⟨

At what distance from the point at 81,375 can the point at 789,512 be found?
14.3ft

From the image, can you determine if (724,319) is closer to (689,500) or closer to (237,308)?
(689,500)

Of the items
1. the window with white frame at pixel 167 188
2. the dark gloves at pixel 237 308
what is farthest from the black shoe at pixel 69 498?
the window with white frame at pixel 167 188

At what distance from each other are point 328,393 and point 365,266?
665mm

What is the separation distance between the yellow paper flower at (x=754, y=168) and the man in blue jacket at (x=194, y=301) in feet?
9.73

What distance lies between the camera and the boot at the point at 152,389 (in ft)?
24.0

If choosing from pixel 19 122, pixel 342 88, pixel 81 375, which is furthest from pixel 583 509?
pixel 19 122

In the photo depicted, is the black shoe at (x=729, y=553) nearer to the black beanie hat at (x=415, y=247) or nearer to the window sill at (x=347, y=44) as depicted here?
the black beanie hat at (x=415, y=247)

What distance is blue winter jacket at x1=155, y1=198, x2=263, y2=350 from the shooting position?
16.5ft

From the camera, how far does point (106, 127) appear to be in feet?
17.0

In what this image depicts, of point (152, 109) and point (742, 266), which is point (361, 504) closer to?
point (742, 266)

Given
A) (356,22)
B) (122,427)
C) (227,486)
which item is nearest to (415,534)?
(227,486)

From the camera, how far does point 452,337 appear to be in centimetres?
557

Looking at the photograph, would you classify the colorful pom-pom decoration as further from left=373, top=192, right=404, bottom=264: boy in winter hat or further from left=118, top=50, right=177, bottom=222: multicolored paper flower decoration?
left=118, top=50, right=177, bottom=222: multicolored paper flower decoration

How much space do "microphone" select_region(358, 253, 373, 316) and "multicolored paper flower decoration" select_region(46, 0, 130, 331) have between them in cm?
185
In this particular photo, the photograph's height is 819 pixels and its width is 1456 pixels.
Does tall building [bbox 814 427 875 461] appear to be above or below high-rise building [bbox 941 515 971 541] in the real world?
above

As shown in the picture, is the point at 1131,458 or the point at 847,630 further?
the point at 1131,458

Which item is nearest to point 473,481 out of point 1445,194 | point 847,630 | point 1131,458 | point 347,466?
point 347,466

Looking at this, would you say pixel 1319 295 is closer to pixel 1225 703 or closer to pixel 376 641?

⟩

What to work on. Copy every one of the lines above word for word.

Solution for this problem.
At what distance from the point at 81,375 can the point at 789,512 be found?
14.3ft

From the image, can you determine if (724,319) is closer to (689,500) or closer to (237,308)?
(689,500)

Of the items
1. the window with white frame at pixel 167 188
2. the dark gloves at pixel 237 308
what is farthest from the black shoe at pixel 69 498?
the window with white frame at pixel 167 188

At what distance from each other are point 328,393 and point 365,266?
665mm

What is the separation distance between the yellow paper flower at (x=754, y=168) and the man in blue jacket at (x=194, y=301) in feet?
9.73

What distance lies between the camera and the boot at the point at 152,389 (in ft)?
24.0

If choosing from pixel 19 122, pixel 342 88, pixel 81 375, which is furthest from pixel 583 509?
pixel 19 122

In the photo depicted, is the black shoe at (x=729, y=553) nearer to the black beanie hat at (x=415, y=247) or nearer to the window sill at (x=347, y=44) as depicted here?
the black beanie hat at (x=415, y=247)

What distance is blue winter jacket at x1=155, y1=198, x2=263, y2=350 from the shooting position?
16.5ft

From the camera, how far does point (106, 127) appear to be in feet?
17.0

In what this image depicts, of point (152, 109) and point (742, 266), which is point (361, 504) closer to?
point (742, 266)

Given
A) (356,22)
B) (122,427)
C) (227,486)
which item is nearest to (415,534)?
(227,486)

From the camera, how far does point 452,337 appear to be in centimetres?
557

Looking at the photograph, would you classify the colorful pom-pom decoration as further from left=373, top=192, right=404, bottom=264: boy in winter hat or further from left=118, top=50, right=177, bottom=222: multicolored paper flower decoration?
left=118, top=50, right=177, bottom=222: multicolored paper flower decoration

How much space do "microphone" select_region(358, 253, 373, 316) and "multicolored paper flower decoration" select_region(46, 0, 130, 331) have between them in cm?
185
In this particular photo, the photograph's height is 819 pixels and its width is 1456 pixels.
Does tall building [bbox 814 427 875 461] appear to be above or below high-rise building [bbox 941 515 971 541] in the real world?
above

As shown in the picture, is the point at 1131,458 or the point at 847,630 further?
the point at 1131,458

Which item is nearest to point 473,481 out of point 1445,194 | point 847,630 | point 1131,458 | point 347,466?
point 347,466

Looking at this, would you say pixel 1319 295 is closer to pixel 1225 703 or closer to pixel 376 641?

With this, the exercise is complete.